== Supplied information ==

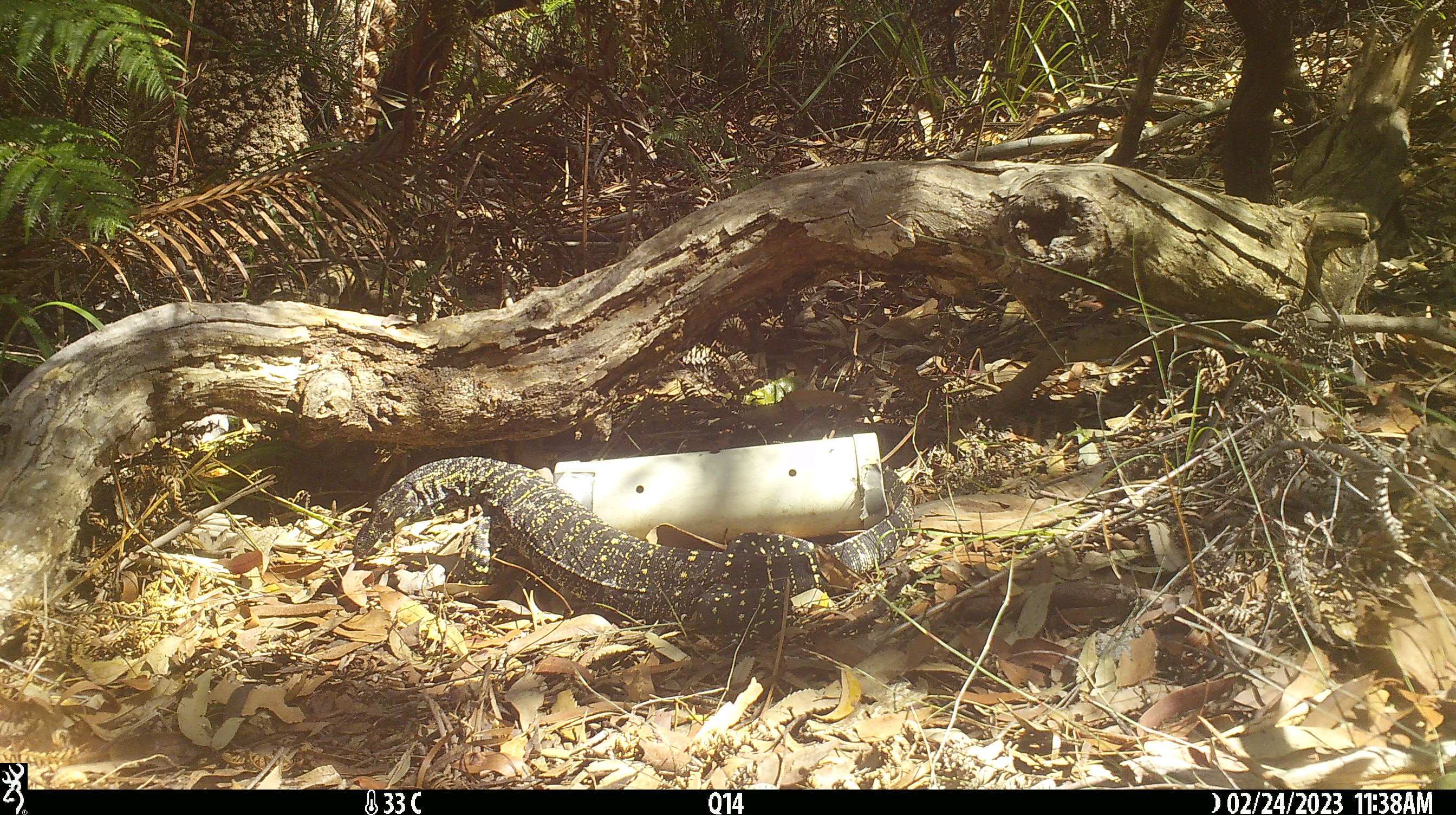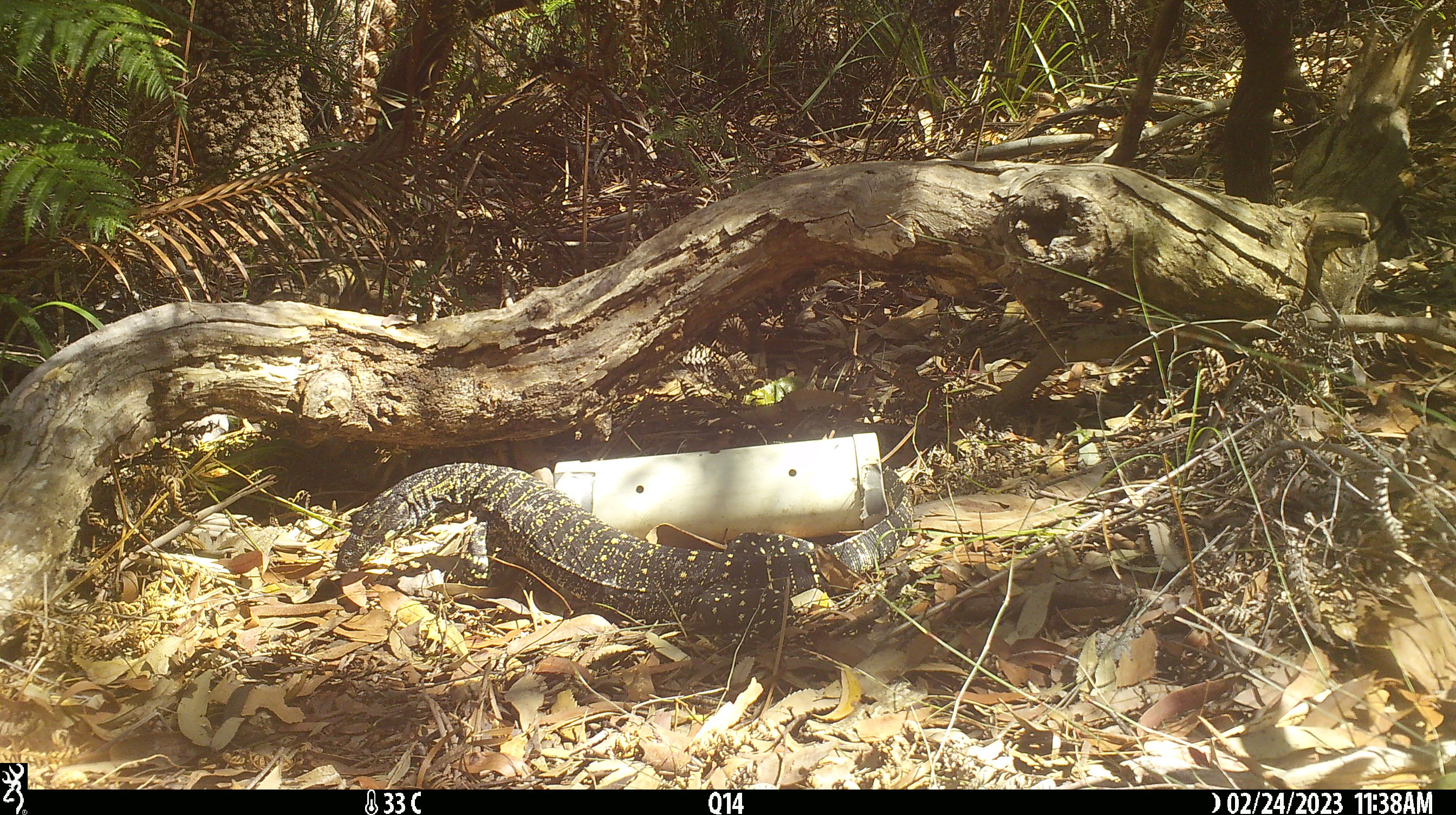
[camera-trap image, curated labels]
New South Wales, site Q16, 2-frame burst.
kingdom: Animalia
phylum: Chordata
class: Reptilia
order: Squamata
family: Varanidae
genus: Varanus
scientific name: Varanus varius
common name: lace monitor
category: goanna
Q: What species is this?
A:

== Task item ==
Print every line from the one that contains "genus: Varanus" to the end of the records, exactly as written, and nothing more.

== Solution ==
genus: Varanus
scientific name: Varanus varius
common name: lace monitor
category: goanna
Q: What species is this?
A:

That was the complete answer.